Excerpt to read>
___

Thursday, August 19, 2010

Back off, DPS! A tank rant

I've seen a theme developing lately in blog posts and rants on the WoW_ladies livejournal community about tanks getting the short end of the PUG atmosphere stick and it hits me close to home. I've paid more attention to these kind of posts because I've started a lowbie tank recently myself and I find the complaints I'm reading about most often are ones I have myself.

Whether it's the anti-CC atmosphere of all of Wrath (I swear, you never see a sheep anymore unless you're PvPing) or simply the result of everyone overgearing every instance imaginable through badge and BoA gear, DPS have lost their restraint. Every fight is an AoE fight and if you aren't pulling as fast as the healer can keep up (if not faster), you are labeled a "fail tank" or told (usually by a ret pally) that someone else in the group can tank instead if you can't do it faster. It's enough to bring newer tanks (including me) to tears.

Now I could talk about DPS taking a lesson in patience, that everyone has to learn to tank somewhere. However, I've seen a lot of those kind of posts around, so I thought I would tackle it a different way.

Tanks need to learn to deal with these impatient, rude DPS.

First, take a deep breath. When they start in with "pull faster" or "I could do this job for you," as a tank you actually do have a few options. If you're interested in a conversation or think this person would actually listen to reason, you can explain to them that you're pulling at the pace you (or your healer's mana) are comfortable with. Or that you've found if you pull large groups, the DPS AoEing makes you lose aggro on too much of the pack and everyone dies because the healer has to heal, literally, the whole group at once. However, I've found more often than not that if a DPS player is going to start berating you for not turning each instance into a five-minute run (so they can sit around for their next 15-minute queue, heheh), they're not usually interested in listening to what you have to say.

___

Extracted entries>
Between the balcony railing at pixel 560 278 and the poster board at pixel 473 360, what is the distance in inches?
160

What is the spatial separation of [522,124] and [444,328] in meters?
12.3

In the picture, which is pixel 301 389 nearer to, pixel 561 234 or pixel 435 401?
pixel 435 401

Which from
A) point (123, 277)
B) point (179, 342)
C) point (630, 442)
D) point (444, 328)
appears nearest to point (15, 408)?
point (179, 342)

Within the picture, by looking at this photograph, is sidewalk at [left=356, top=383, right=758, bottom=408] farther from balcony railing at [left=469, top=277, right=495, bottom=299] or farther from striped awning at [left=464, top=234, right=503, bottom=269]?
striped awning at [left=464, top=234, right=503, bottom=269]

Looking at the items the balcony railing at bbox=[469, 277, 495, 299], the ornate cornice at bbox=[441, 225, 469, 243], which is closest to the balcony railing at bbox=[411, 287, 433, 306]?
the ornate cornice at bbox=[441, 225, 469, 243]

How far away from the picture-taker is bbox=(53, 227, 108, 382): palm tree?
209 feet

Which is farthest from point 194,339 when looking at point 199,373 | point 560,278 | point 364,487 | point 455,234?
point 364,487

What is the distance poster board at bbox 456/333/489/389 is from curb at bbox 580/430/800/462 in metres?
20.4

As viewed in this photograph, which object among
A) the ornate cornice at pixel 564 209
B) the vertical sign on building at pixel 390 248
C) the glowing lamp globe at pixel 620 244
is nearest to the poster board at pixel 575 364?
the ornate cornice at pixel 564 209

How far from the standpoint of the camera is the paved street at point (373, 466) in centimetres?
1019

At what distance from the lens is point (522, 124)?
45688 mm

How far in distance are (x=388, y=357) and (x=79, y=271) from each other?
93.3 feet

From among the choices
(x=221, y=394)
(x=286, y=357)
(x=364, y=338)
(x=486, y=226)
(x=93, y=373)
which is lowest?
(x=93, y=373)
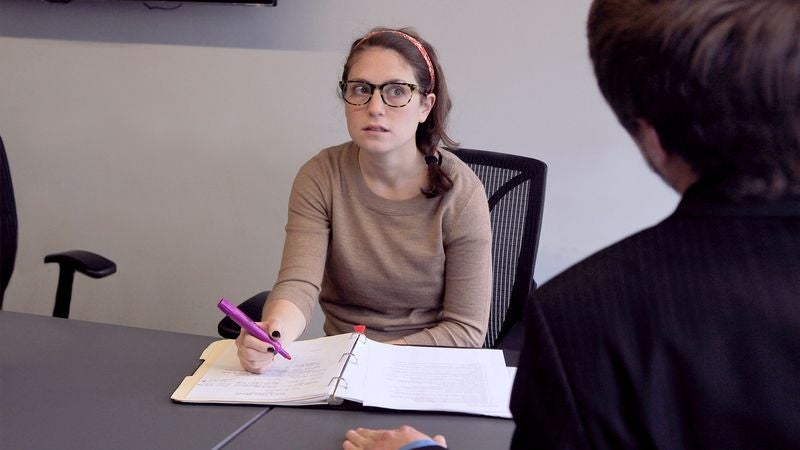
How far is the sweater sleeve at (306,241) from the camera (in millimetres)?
1442

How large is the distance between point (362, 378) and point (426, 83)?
69cm

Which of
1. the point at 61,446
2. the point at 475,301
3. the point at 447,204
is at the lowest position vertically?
the point at 61,446

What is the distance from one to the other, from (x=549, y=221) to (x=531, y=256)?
1.88 ft

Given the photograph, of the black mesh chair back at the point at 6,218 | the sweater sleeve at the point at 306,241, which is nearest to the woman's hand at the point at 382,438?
the sweater sleeve at the point at 306,241

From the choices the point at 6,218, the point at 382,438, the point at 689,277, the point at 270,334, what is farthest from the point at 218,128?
the point at 689,277

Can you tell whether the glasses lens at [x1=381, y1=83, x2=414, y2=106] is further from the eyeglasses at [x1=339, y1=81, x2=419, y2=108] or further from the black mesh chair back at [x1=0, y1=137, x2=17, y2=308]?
the black mesh chair back at [x1=0, y1=137, x2=17, y2=308]

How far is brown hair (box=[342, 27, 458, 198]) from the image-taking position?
4.98 feet

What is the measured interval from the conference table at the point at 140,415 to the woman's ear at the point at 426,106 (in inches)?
26.7

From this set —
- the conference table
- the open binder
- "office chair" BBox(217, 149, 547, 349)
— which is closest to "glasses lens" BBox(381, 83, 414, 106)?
"office chair" BBox(217, 149, 547, 349)

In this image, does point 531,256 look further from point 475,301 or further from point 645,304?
point 645,304

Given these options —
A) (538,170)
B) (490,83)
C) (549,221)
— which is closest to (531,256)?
(538,170)

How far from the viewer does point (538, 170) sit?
1.73 metres

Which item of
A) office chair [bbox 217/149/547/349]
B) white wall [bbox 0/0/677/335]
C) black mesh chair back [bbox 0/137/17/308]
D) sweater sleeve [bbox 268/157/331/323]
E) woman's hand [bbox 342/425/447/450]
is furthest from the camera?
white wall [bbox 0/0/677/335]

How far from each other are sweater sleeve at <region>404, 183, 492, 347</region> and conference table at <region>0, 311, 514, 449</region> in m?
0.44
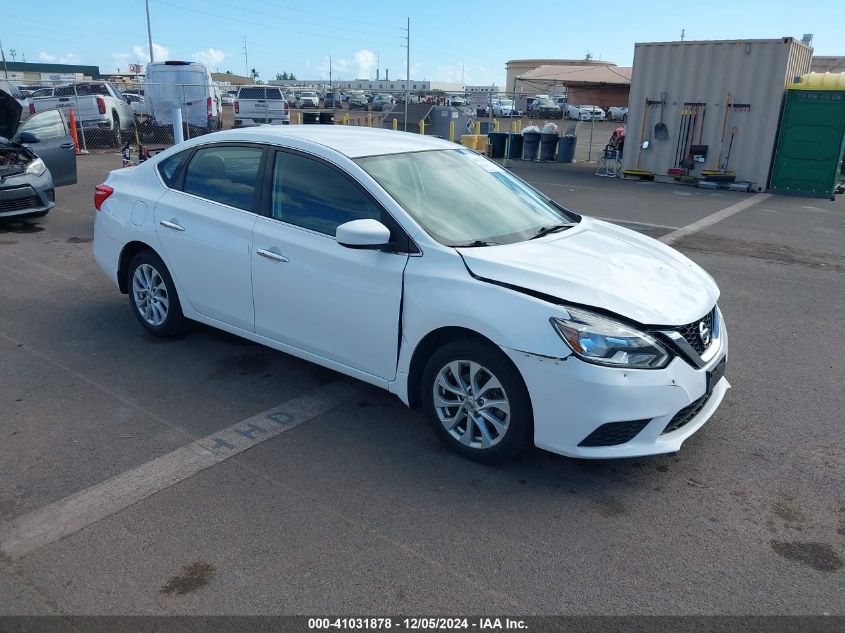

___

Work required>
Reproduce the part of the tank rant starting with "I've seen a theme" and going on through "I have myself.", word for word.

Response to the task>
I've seen a theme developing lately in blog posts and rants on the WoW_ladies livejournal community about tanks getting the short end of the PUG atmosphere stick and it hits me close to home. I've paid more attention to these kind of posts because I've started a lowbie tank recently myself and I find the complaints I'm reading about most often are ones I have myself.